Not only does Rebecca find love: almost everybody in the book couples.
Does every person in the world find love? In this book they do.
Still, the structure is surprisingly experimental and satisfying: chapters have titles like “How She Wound Up There–The Inspirational Version” and “How She Wound Up There–The Money Version.” There is a minimalist feeling about the book. A few of the chapters are very short. In “The White Cross Series–The Present,” there are two short paragraphs about her new photographs. In “The White Cross series–Much Later,” a short announcement tells us of the future of the photographs.
And I loved the descriptions of Rebecca’s photography.

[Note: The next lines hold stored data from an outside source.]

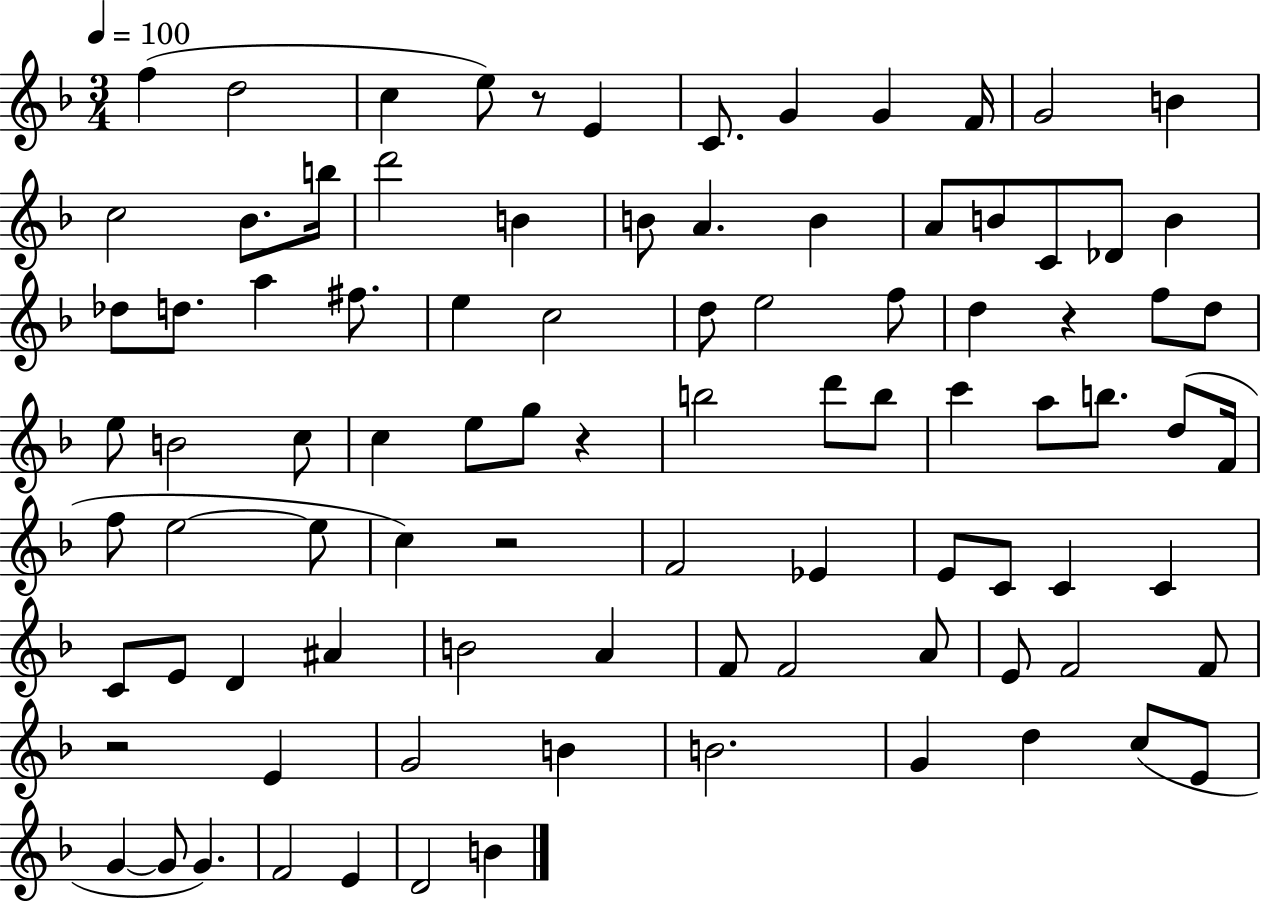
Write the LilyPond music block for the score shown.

{
  \clef treble
  \numericTimeSignature
  \time 3/4
  \key f \major
  \tempo 4 = 100
  \repeat volta 2 { f''4( d''2 | c''4 e''8) r8 e'4 | c'8. g'4 g'4 f'16 | g'2 b'4 | \break c''2 bes'8. b''16 | d'''2 b'4 | b'8 a'4. b'4 | a'8 b'8 c'8 des'8 b'4 | \break des''8 d''8. a''4 fis''8. | e''4 c''2 | d''8 e''2 f''8 | d''4 r4 f''8 d''8 | \break e''8 b'2 c''8 | c''4 e''8 g''8 r4 | b''2 d'''8 b''8 | c'''4 a''8 b''8. d''8( f'16 | \break f''8 e''2~~ e''8 | c''4) r2 | f'2 ees'4 | e'8 c'8 c'4 c'4 | \break c'8 e'8 d'4 ais'4 | b'2 a'4 | f'8 f'2 a'8 | e'8 f'2 f'8 | \break r2 e'4 | g'2 b'4 | b'2. | g'4 d''4 c''8( e'8 | \break g'4~~ g'8 g'4.) | f'2 e'4 | d'2 b'4 | } \bar "|."
}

She went back to the other cross, put down her camera on a flat rock, and circled the area, squinting at the ground. A yearbook often had the owner’s name embossed on the cover in gold leaf, but this one didn’t. The two pieces of the cross were held together with a short nail, and the centering wasn’t exact, so that one side of the crossbar extended farther than the other. The first time she’d just taken the photographs, but now she studied the tableau. It was a bit like one of those roadside shrines that appeared along the roadside when some teenager–it was always a teenager–crashed his car into a tree and died behind the wheel.
But the last third of the book turns saccharine. Why does Quindlen have to get sentimental? What is it about too, too happy endings? Did m-o-n-e-y dictate?
I found much of this delightful, but it could have been a really good book.